* Activity
Put the lines of the listing, from the line containing "Cinch Diamond River Pullover" through the line containing "#208 Young Fern", inclusive, into a JSON list of strings with one string per line and no blank lines. Leave the pictures out of the answer.

* Data records

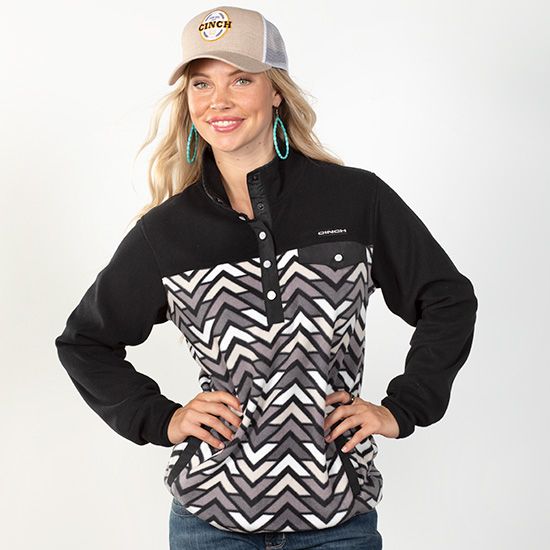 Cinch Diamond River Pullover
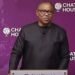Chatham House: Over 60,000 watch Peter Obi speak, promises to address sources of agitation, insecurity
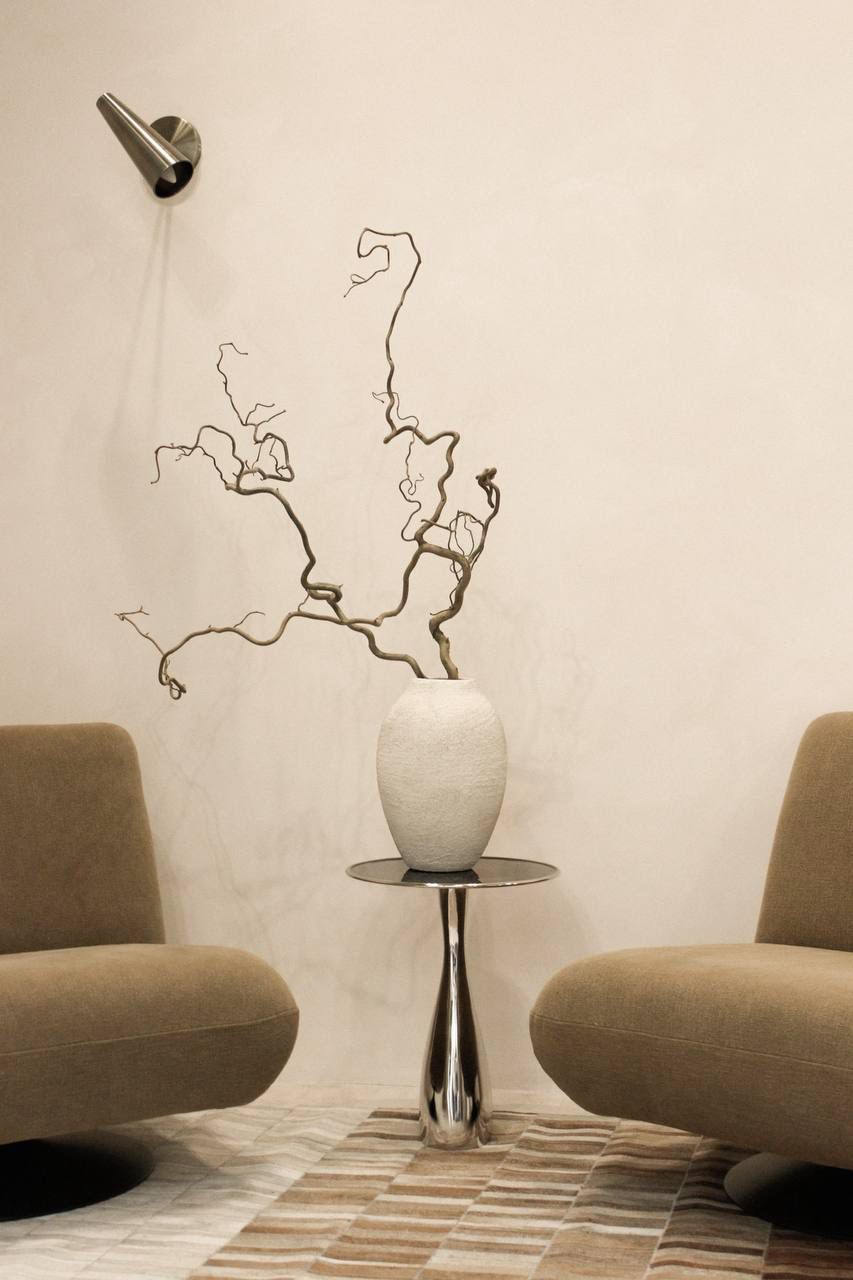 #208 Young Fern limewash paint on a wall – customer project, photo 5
* * *
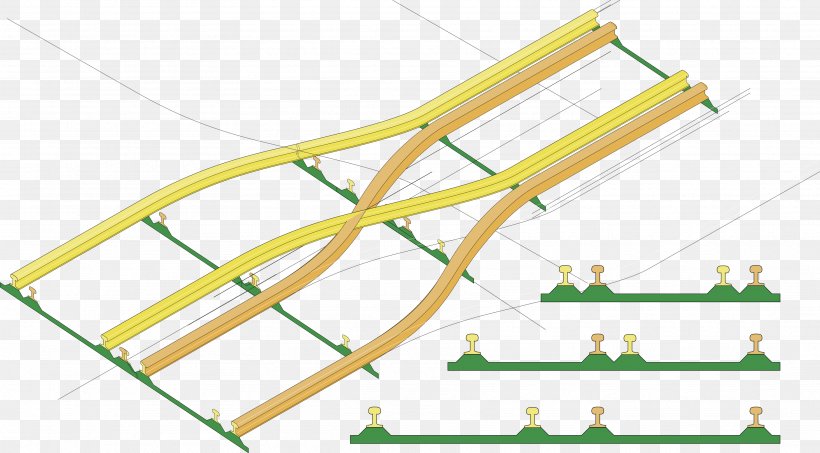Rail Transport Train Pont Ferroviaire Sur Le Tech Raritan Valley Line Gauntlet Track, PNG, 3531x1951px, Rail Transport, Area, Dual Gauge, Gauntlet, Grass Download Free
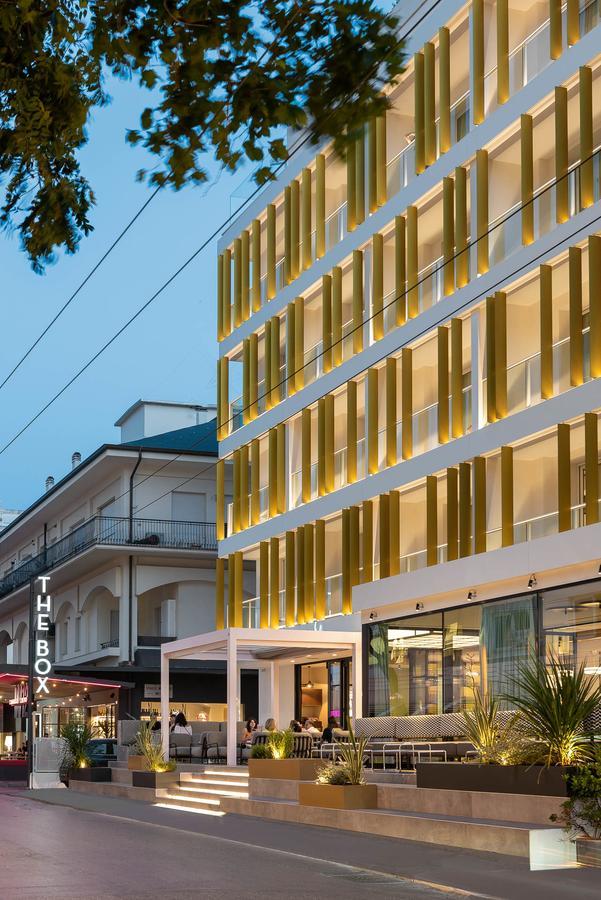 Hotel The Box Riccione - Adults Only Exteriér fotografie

* Written response
[
  " Cinch Diamond River Pullover",
  "Chatham House: Over 60,000 watch Peter Obi speak, promises to address sources of agitation, insecurity",
  " #208 Young Fern limewash paint on a wall – customer project, photo 5"
]